Regulatory framework
Mortgage lending and advice in the UK is regulated by the FCA under the Mortgage Credit Directive as implemented in the UK following Brexit. All mortgage lenders and brokers must be FCA-authorised. The Financial Ombudsman Service handles complaints about mortgage lenders and brokers.
Disclaimer: This article is for informational purposes only and does not constitute financial advice. Mortgage products and rates change frequently. All mortgage lending is subject to status and affordability assessment. Always verify current rates with lenders or via an FCA-authorised broker.
Frequently asked questions
What is the current Bank of England base rate?
The Bank of England base rate was 4.25% as of May 2026. The Monetary Policy Committee publishes rate decisions and forecasts at bankofengland.co.uk.
How does a mortgage rate differ from a personal loan rate?
Mortgage rates are secured against property and typically carry much lower APRs than personal loans, which are unsecured. The trade-off is that failure to repay a mortgage puts the property at risk of repossession, whereas an unsecured loan does not.
What is APRC on a mortgage?
APRC (Annual Percentage Rate of Charge) is the measure used for mortgages.

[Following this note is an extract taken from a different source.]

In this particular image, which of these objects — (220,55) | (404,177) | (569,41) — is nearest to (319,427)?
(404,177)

It includes the interest rate and mandatory fees spread over the full term, providing a single comparable figure. For mortgages, always compare using APRC and the initial rate for the fixed or tracker period.
Can I get a mortgage with a 5% deposit?
Yes. 95% LTV mortgages are available from a range of lenders. The government mortgage guarantee scheme has supported 95% LTV product availability. Rates at 95% LTV are higher than at lower LTV tiers.

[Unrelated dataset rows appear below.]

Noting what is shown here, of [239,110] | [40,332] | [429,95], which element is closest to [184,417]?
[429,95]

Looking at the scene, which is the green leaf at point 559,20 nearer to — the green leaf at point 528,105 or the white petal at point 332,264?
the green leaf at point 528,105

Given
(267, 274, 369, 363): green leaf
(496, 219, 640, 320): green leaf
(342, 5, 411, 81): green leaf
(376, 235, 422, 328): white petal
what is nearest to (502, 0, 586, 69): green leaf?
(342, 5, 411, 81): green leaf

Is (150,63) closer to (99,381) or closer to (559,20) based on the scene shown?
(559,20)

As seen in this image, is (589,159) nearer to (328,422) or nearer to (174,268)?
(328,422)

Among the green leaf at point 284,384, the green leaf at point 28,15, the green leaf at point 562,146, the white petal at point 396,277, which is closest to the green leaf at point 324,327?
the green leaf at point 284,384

What happens when my fixed rate ends?
At the end of the fixed term, the mortgage reverts to the lender SVR unless you remortgage. SVRs are usually higher than available fixed rates. The FCA requires lenders to contact borrowers before the end of a fixed term to provide information about available products.
How this guide was verified
This article draws on Bank of England MPC minutes, FCA MCOB sourcebook, ONS House Price Index, and HM Treasury mortgage guarantee scheme documentation. No secondary aggregator sites were used as sources.